(Extracted text begins)
Starring Elizabeth Kaitan, Cindy Beal, Don Scribner, Brinke Stevens, Carl Horner, Kirk Graves, Randolph Roehbling

Directed by Ken Dixon

Expectations: Moderate. I love The Most Dangerous Game, and I love cheap sci-fi, so where can this go wrong?

On the general scale:

On the B-movie scale:


Slave Girls from Beyond Infinity is a film with limited appeal. Basically, if you’ve ever watched a sci-fi film, but wished the protagonists were played by buxom beauties in loincloths, then your search is over. There’s also the niche group of audience members that may have secretly wished for the same buxom beauties in something of a Most Dangerous Game scenario. Slave Girls from Beyond Infinity fulfills both fantasies, but beyond that it doesn’t do much. And if that wasn’t your thing going into the movie, I doubt the movie has the power enough to sway your sexual fantasies into the weird and wild. But who knows, give it a shot!
(Extracted text ends)
→ Using the information
1: Can you condense the paragraph of the Slave Girls from Beyond Infinity review that begins "Slave Girls from Beyond Infinity is a film with limited appeal" into a short bulleted list that keeps its main points?
2: Could you resume the Slave Girls from Beyond Infinity review right after its final sentence?
These rows are separate material and not part of the review.
(Record set begins)
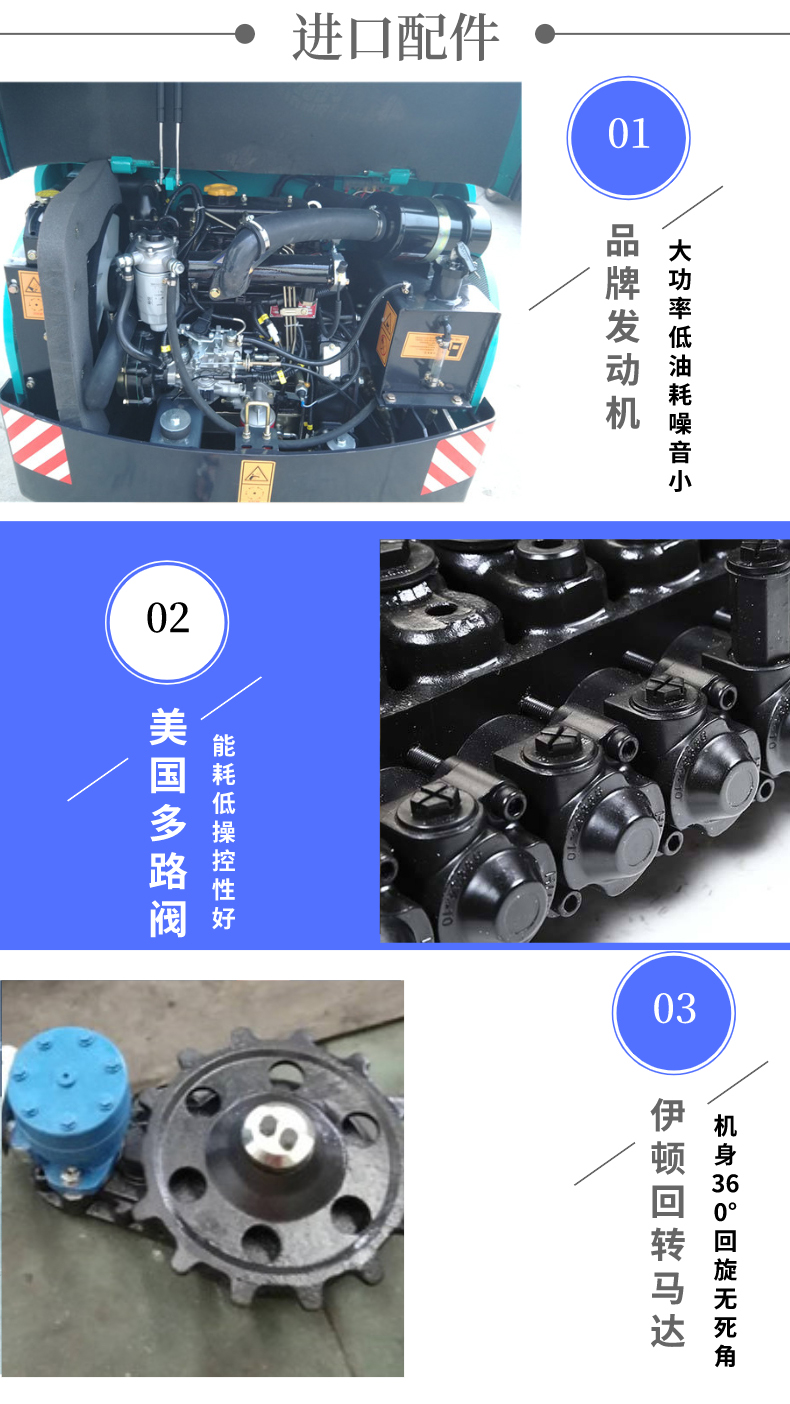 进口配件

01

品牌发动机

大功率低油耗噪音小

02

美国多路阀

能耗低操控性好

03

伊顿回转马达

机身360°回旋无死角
(Record set ends)
(Record set begins)
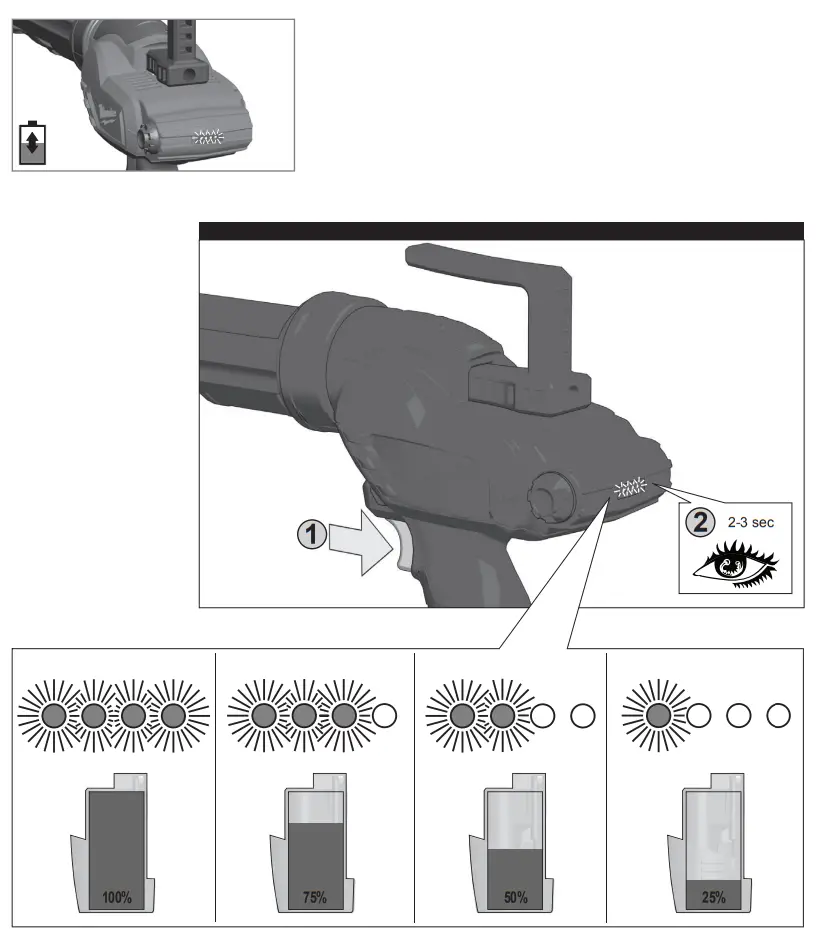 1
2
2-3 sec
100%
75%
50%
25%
(Record set ends)
→ Solved problems
1:
- The film has limited appeal.
- It is for viewers who have watched a sci-fi film and wished the protagonists were buxom beauties in loincloths.
- It also serves a niche audience that wanted those same women in something like a Most Dangerous Game scenario.
- It fulfills both fantasies but doesn't do much beyond that.
- It probably won't win over anyone who wasn't already into that, though the reviewer still suggests giving it a shot.

2:
So as I alluded to: Slave Girls from Beyond Infinity is a science fiction re-telling of Richard Connell’s The Most Dangerous Game. The slave girls of the title are Daria and Tisa, who escape from a prison ship in the opening minutes. They hijack the ship and set out for stars unknown, but instead they end up crash landing on a nearby planet inhabited by an eccentric hunter named Zed and his robot servants. He invites the girls to dinner, where they meet a couple of other shipwrecked people under the care of Zed. This would normally be a seminal scene of the story, where the hunter reveals some sadistic fascination with hunting, but instead it’s just kinda boring.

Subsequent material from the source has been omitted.